LLMs hallucinate. In regulatory work, apart from being annoying, it is actually dangerous.
At Qalico, we have been using AI extensively, and we have seen every flavor of hallucination. Here are real examples from QARA work and how to catch them.
Made-up FDA product codes
Ask an LLM for the product code of a specific device type and it will confidently give you one. It often looks right: three letters, plausible category. But check it against the FDA Product Classification Database and it does not exist. Or worse, it exists but maps to a completely different device type.
How to catch it: You can ask LLMs for product codes, just make a habit of double-checking the code in the actual FDA Product Classification Database.
Incorrect regulation references
Ask an LLM to cite a specific MDR article or chapter and it will. Confidently. But the article number might not say what it claims, or the chapter structure might be wrong entirely. Same thing with ISO standards: it will cite clause numbers that do not exist or mix up requirements from different editions.
How to catch it: Never trust a regulation reference without opening the actual document. If the LLM gives you "MDR Article 52" or "ISO 14971 clause 7.4," go read it. This takes 30 seconds and saves you from building an argument on a reference that does not support it.
Fabricated database results
Ask for the latest PMA-cleared device in a specific category and you will get an answer with an actual device that is recent, but not quite the latest. This is because the model's training data has a cutoff date. You think you are getting current information but you are looking at a snapshot from months or even years ago.

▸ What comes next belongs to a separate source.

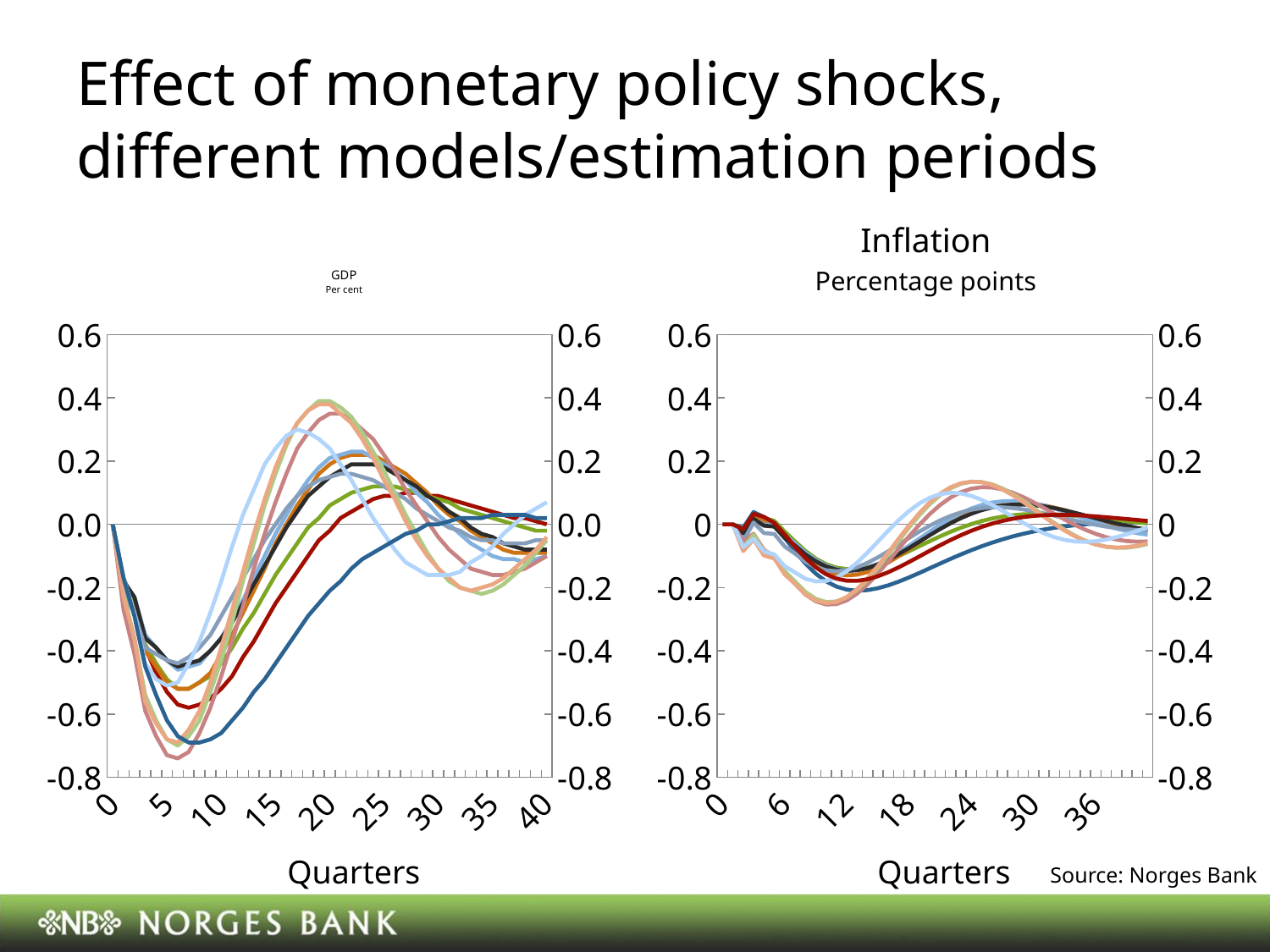
What is the lowest value shown on the vertical axis of the Inflation chart? -0.8 What kind of chart is the Inflation chart on the right? line chart In the GDP chart, is the highest value reached by any line greater or less than 0.2? greater What unit is shown under the title of the GDP chart? Per cent In the Inflation chart, is the highest value reached by any line greater or less than 0.2? less What unit is shown under the title of the Inflation chart? Percentage points What is the largest tick label on the horizontal axis of the GDP chart? 40 What kind of chart is the GDP chart on the left? line chart In the Inflation chart, is the lowest value reached by any line greater or less than -0.4? greater What is the largest tick label on the horizontal axis of the Inflation chart? 36 What is the highest value shown on the vertical axis of the GDP chart? 0.6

How to catch it: Always check directly in the actual database. For FDA, that means MAUDE, 510(k) database, or PMA database directly. If you need up-to-date data, the only reliable source is the database itself.
The general rule
Hallucinations in QARA work follow a pattern: they look structurally correct. The format is right, the terminology is right, the level of detail feels right. That is what makes them hard to spot and dangerous to miss.
Three habits that help:
- Always verify references against primary sources. Every single time.
- Be extra suspicious when the answer comes too easily. Real regulatory work involves ambiguity. If the AI gives you a clean, definitive answer to something you know is complicated, double-check.
- Use AI for the heavy lifting (drafting, comparing, extracting) but keep the verification human.
This is a core principle behind how we built Qalico: AI does the analysis, but traceability and source access are built in so you can always verify.